> **TEXT BLOCK**:

◆ ◆ ◆ ◆

Records: 1) arup Sarma
2) Mitali Sarma
3) Nisha
4) haren Sarma
And I used the below SQL statement to get records from a search box.
$sql = "SELECT id,name FROM ".user_table." WHERE name LIKE '%$q' LIMIT 5";
But this retrieve all records from the table. Even if I type a non-existence word (eg.: hgasd or anything), it shows all the 4 record above. Where is the problem ? plz any advice..
This is my full code:
$q = ucwords(addslashes($_POST['q']));
$sql = "SELECT id,name FROM ".user_table." WHERE name LIKE '%".$q."' LIMIT 5";
$rsd = mysql_query($sql);
Your query is fine. Your problem is that $q does not have any value or you are appending the value incorrectly to your query, so you are effectively doing:
"SELECT id,name FROM ".user_table." WHERE name LIKE '%' LIMIT 5";
Use the following code to
A - Prevent SQL-injection
B - Prevent like with an empty $q
//$q = ucwords(addslashes($_POST['q']));
//Addslashes does not work to prevent SQL-injection!

◆ ◆ ◆ ◆

> **RECORDS**:
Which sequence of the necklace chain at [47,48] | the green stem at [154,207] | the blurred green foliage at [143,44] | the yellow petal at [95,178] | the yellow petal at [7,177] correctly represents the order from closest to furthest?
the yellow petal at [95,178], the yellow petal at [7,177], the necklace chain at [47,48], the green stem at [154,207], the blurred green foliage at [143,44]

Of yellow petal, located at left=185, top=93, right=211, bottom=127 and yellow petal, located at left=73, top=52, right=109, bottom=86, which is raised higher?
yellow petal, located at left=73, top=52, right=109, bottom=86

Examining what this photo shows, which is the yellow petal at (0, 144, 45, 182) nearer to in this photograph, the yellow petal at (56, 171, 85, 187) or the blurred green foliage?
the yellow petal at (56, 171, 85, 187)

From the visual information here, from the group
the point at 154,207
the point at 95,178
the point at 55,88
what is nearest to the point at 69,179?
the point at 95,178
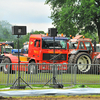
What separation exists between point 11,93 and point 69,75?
4418 millimetres

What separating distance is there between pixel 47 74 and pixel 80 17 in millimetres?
24452

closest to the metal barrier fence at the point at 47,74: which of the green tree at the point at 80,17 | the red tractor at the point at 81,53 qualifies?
the red tractor at the point at 81,53

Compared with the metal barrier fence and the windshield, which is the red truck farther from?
the metal barrier fence

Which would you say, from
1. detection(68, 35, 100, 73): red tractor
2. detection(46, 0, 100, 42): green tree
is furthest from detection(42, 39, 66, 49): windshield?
detection(46, 0, 100, 42): green tree

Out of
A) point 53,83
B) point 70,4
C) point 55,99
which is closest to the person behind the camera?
point 55,99

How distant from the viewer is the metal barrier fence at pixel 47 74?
44.2 ft

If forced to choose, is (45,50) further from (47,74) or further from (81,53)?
(47,74)

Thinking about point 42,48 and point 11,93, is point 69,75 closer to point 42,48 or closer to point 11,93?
point 11,93

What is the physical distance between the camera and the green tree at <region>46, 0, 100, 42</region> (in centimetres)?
3588

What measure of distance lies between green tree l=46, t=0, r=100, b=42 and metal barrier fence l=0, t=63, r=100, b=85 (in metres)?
21.8

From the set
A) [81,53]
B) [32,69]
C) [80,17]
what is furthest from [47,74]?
[80,17]

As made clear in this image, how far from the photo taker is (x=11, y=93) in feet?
33.2

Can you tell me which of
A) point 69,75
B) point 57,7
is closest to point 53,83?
point 69,75

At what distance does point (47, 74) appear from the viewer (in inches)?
530
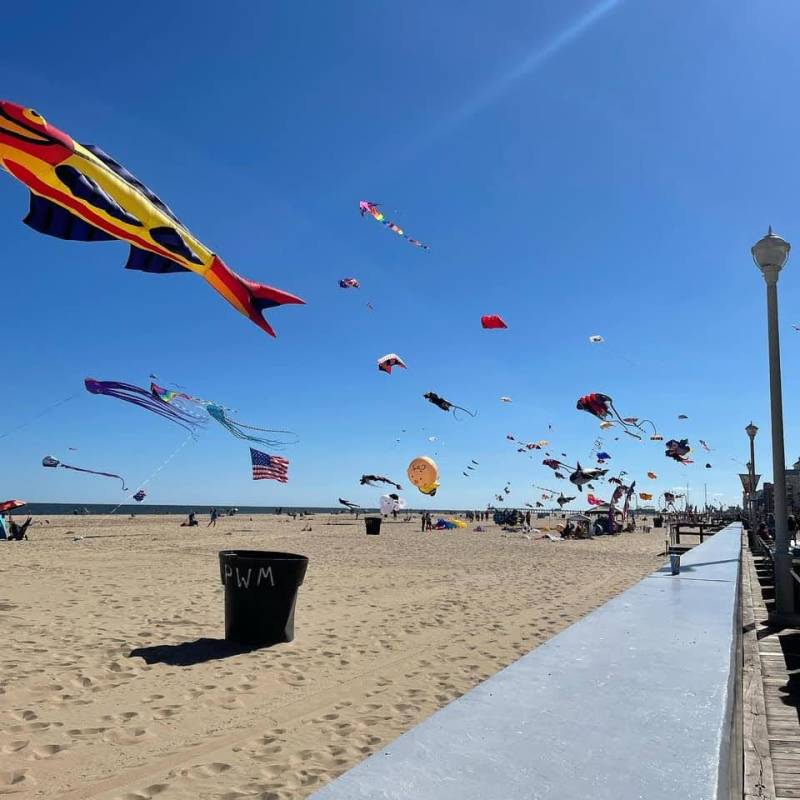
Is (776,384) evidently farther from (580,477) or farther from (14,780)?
(580,477)

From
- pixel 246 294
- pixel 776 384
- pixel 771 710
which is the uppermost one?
pixel 246 294

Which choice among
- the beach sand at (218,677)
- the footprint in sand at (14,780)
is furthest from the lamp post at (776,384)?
the footprint in sand at (14,780)

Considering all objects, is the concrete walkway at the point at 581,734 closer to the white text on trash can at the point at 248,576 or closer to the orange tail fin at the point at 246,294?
the white text on trash can at the point at 248,576

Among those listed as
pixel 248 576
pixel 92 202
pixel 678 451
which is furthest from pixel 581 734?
pixel 678 451

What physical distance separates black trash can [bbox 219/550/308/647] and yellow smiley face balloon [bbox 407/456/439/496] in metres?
25.5

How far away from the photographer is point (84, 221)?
6.79 meters

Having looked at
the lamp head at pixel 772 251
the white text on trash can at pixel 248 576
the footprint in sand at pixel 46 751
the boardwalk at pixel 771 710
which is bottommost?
the footprint in sand at pixel 46 751

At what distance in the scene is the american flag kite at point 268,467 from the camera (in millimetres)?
32906

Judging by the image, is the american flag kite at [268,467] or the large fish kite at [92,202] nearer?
the large fish kite at [92,202]

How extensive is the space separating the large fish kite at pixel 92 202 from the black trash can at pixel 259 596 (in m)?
3.55

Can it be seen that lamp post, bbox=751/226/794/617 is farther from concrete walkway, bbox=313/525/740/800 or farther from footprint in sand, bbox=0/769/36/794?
footprint in sand, bbox=0/769/36/794

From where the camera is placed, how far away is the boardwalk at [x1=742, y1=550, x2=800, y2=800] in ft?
10.5

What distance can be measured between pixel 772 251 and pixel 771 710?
640 centimetres

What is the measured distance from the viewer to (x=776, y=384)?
832 cm
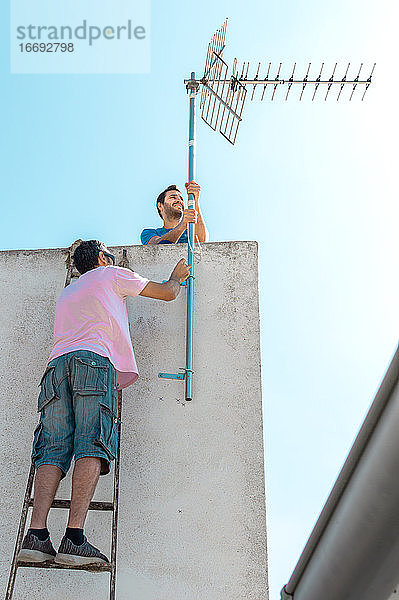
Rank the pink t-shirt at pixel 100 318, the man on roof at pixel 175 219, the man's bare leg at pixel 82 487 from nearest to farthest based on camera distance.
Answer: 1. the man's bare leg at pixel 82 487
2. the pink t-shirt at pixel 100 318
3. the man on roof at pixel 175 219

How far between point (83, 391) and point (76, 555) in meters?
0.78

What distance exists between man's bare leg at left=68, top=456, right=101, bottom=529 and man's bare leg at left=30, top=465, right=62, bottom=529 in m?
0.13

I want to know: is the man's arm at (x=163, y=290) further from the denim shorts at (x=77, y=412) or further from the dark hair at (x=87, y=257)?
the denim shorts at (x=77, y=412)

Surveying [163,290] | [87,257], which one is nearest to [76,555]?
[163,290]

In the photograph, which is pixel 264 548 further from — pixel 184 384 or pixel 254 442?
pixel 184 384

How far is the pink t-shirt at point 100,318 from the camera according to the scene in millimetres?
3791

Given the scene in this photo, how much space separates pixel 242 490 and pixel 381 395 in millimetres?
1504

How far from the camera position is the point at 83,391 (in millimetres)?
3555

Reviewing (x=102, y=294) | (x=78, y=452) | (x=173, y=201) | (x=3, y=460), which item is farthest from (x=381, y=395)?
(x=173, y=201)

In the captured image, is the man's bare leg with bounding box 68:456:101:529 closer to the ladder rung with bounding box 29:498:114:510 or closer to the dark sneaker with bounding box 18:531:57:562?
the dark sneaker with bounding box 18:531:57:562

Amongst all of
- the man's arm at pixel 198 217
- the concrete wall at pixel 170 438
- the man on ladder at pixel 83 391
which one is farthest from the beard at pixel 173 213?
the man on ladder at pixel 83 391

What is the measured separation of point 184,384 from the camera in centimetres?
432

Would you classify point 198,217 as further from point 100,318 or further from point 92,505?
point 92,505

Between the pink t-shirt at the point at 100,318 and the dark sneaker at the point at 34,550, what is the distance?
0.95 metres
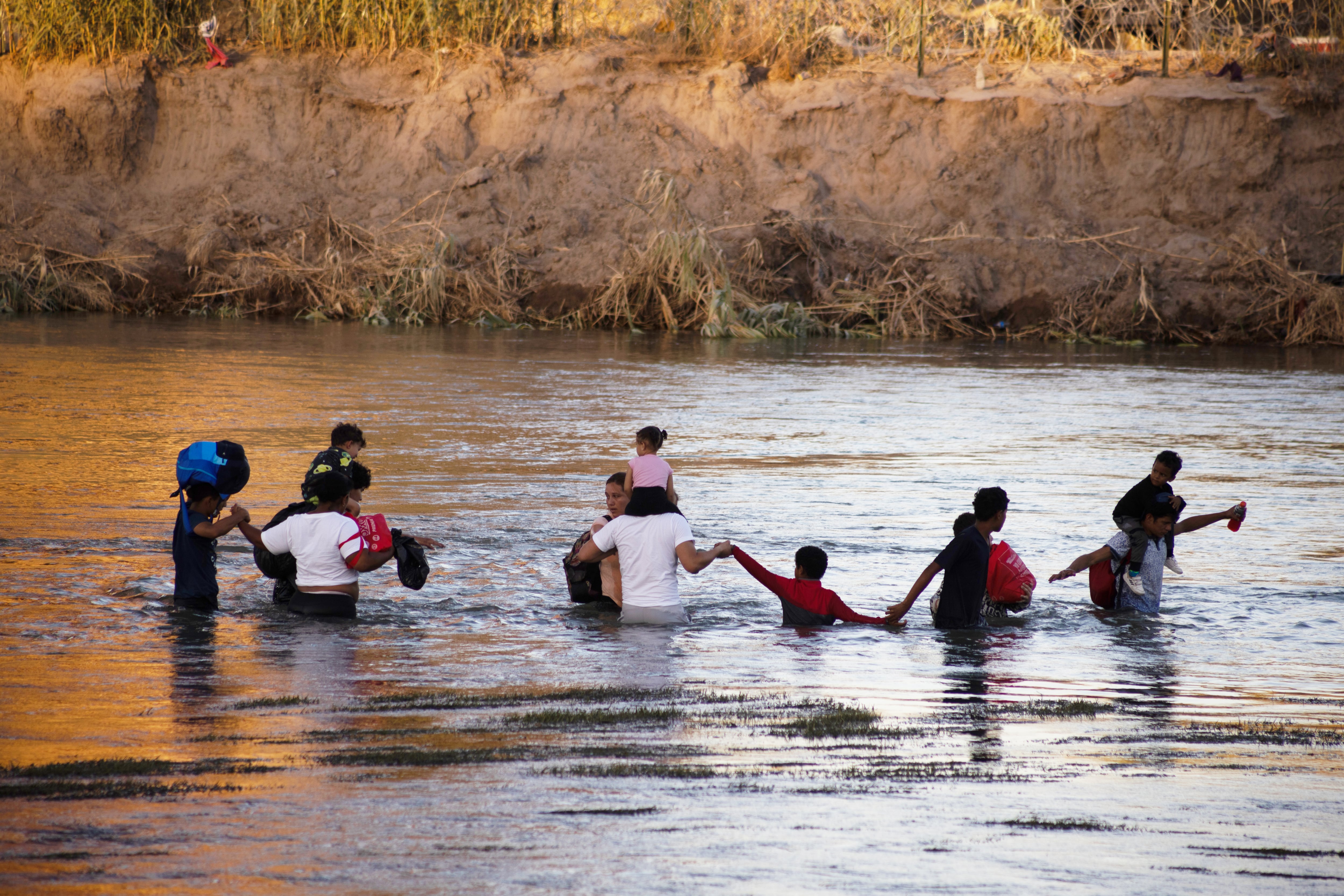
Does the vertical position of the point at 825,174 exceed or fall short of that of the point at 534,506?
it exceeds it

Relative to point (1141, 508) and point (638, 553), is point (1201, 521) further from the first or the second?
point (638, 553)

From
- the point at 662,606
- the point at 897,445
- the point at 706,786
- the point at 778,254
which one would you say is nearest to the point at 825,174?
the point at 778,254

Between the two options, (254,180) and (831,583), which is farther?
(254,180)

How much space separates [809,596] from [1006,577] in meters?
1.19

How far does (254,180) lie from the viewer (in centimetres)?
3553

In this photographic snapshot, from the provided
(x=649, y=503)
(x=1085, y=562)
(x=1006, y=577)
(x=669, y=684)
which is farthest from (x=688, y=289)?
(x=669, y=684)

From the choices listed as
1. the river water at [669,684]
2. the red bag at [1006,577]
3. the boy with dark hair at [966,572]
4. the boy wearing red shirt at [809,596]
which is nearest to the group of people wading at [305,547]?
the river water at [669,684]

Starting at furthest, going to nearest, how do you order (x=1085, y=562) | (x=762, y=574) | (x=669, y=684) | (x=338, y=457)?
(x=1085, y=562) → (x=338, y=457) → (x=762, y=574) → (x=669, y=684)

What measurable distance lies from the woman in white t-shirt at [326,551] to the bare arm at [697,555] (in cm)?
164

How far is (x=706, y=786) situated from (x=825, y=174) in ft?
103

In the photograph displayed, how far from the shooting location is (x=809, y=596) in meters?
8.62

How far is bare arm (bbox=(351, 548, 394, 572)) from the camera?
27.0 ft

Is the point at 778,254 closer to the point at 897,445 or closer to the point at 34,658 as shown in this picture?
the point at 897,445

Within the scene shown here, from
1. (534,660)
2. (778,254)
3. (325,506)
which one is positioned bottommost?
(534,660)
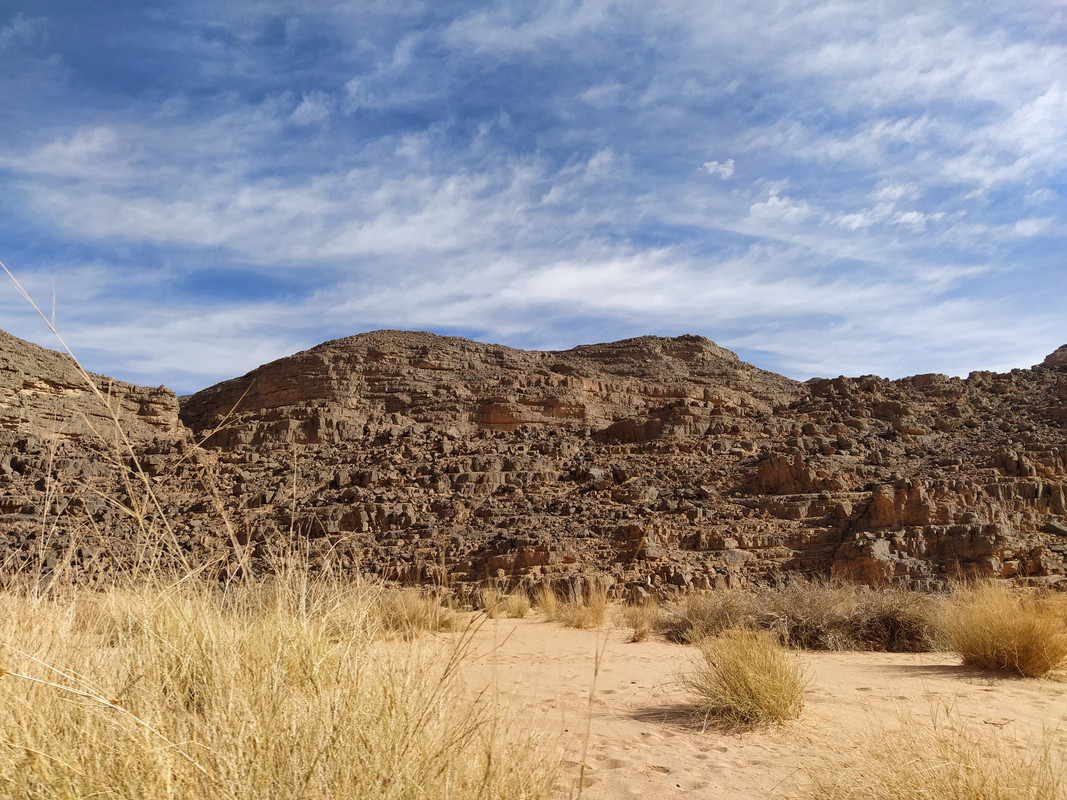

◆ ◆ ◆ ◆

> **STATED PROBLEM**:
Can you carry on the thread about the SQL search that returns every row, starting right after its last sentence?

> **WRITTEN ANSWER**:
$q = mysql_real_escape_string($_POST['q']);
if (isset($q)) {
$sql = "SELECT id,name FROM user_table WHERE name LIKE '%$q'
ORDER BY id DESC
LIMIT 5 OFFSET 0";
$result = mysql_query($sql);
while ($row = mysql_fetch_row($result)) {
echo "id: ".htmlentities($row['id']);
echo "name: ".htmlentities($row['name']);
}
} else { //$q is empty, handle the error }
A few comments on the code.
If you are not using PDO, but mysql instead, only mysql_real_escape_string will protect you from SQL-injection, nothing else will.
Always surround any $vars you inject into the code with single ' quotes. If you don't the escaping will not work and syntax error will hit you.
You can test an var with isset to see if it's filled.
Why are you concatenating the tablename? Just put the name of the table in the string as usual.
If you only select a few rows, you really need an order by clause so the outcome will not be random, here I've order the newest id, assuming id is an auto_increment field, newer id's will represent newer users.
If you echo data from the database, you need to escape that using htmlentities to prevent XSS security holes.
In mysql, like operator use '$' regex to represent end of any string.. and '%' is for beginning.. so any string will fall under this regex, that's why it returms all records.
Please refer to http://dev.mysql.com/doc/refman/5.0/en/pattern-matching.html once. Hope, this will help you.